Sono stato in campo pratica, mercoledì, per una di quelle sessioni che una volta erano la regola e ultimamente sono state abbastanza latitanti. (Cambierà, suppongo; ma in questi ultimi mesi è stato così.) Ho tirato 96 palline, di cui circa 80 col drive perché volevo sperimentare le varie posizioni della testa, e ciò facendo ho tirato qualche somma:
– il mio swing è brutto: mi sono fatto un video, l’ho guardato e ho visto che sia nei colpi disarmonici che in quelli meglio riusciti è comunque qualcosa che non si può vedere (“People are going to swing the way they are going to swing”, come dice Peter Jacobsen in questo libro – la cui recensione completa sarà su “Il Mondo del Golf Today” di settembre);
– in ogni caso è efficace, perché se sono arrivato ad avere un handicap discreto e poi a mantenerlo significa che il gioco nel suo complesso, nei limiti del mio essere dilettante, c’è (ieri ne ho tirati 77 facili, per dire – con i green carotati da pochissimo e conseguenti 33 putt, che per me sono un’enormità);
– e comunque devo tenermelo così, perché cambiarlo richiederebbe uno sforzo immane, senza garanzie di risultati e soprattutto senza un vero scopo;
– comunque vadano le cose, il tempo vincerà su di me e devo farmene una ragione.

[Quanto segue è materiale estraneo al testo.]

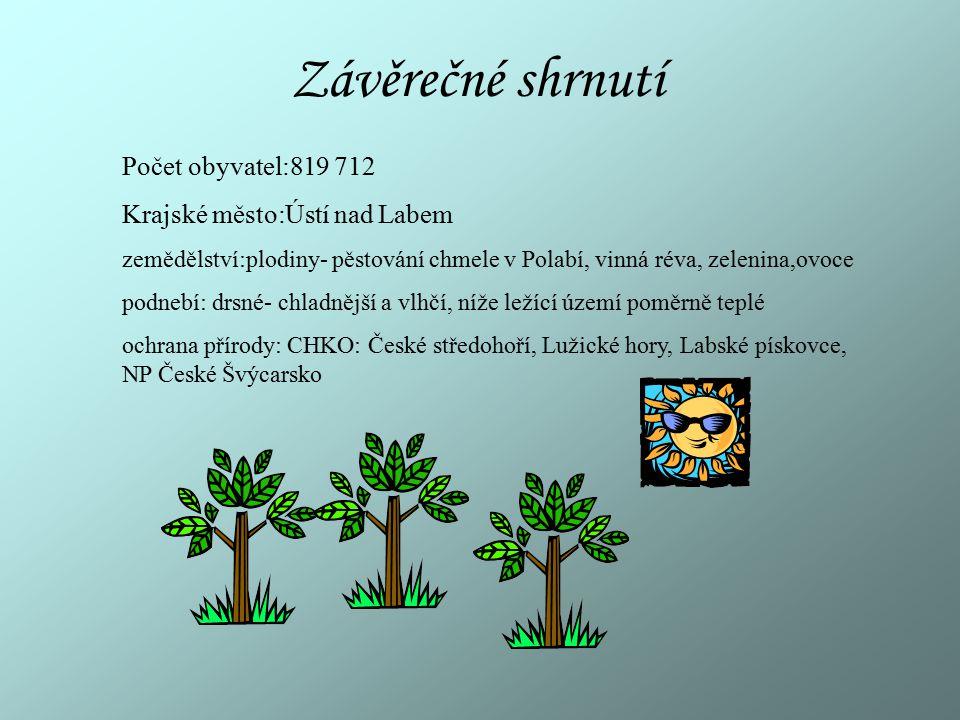 Závěrečné shrnutí Počet obyvatel:819 712 Krajské město:Ústí nad Labem zemědělství:plodiny- pěstování chmele v Polabí, vinná réva, zelenina,ovoce podne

Però va bene così, non è un problema questo; accettare i propri limiti è una cosa importante. Se fino a qualche anno fa avevo accarezzato l’idea di diventare professionista, oggi mi è chiaro che questa impresa non sarebbe stata possibile; e comunque il golf per me va bene fatto in questa maniera: c’è chi arriva a questa conclusione a diciott’anni, io ci sono arrivato verso i cinquanta ma ciascuno ha i suoi tempi, va bene così. È bello che il golf rimanga una cosa divertente, un bel gioco, una sfida con se stessi – e tenendo conto del fatto che non sei sempre alle Olimpiadi.
E poi rimangono in piedi e in corsa due progetti a lungo termine che ho messo in pratica e di cui parlo da tempo:
1) il dimostrare che chiunque, pur cominciando da adulto e senza particolari doti atletiche, può arrivare – con un impegno costante – ad un handicap sotto il 5 (ne sono la prova vivente);
2) lo scrivere di golf, che è qualcosa che mi appassionata tantissimo e dove, modestia a parte, credo di essere molto bravo.
Insomma non diventerò un professionista di golf ma saranno comunque interessanti gli anni a venire.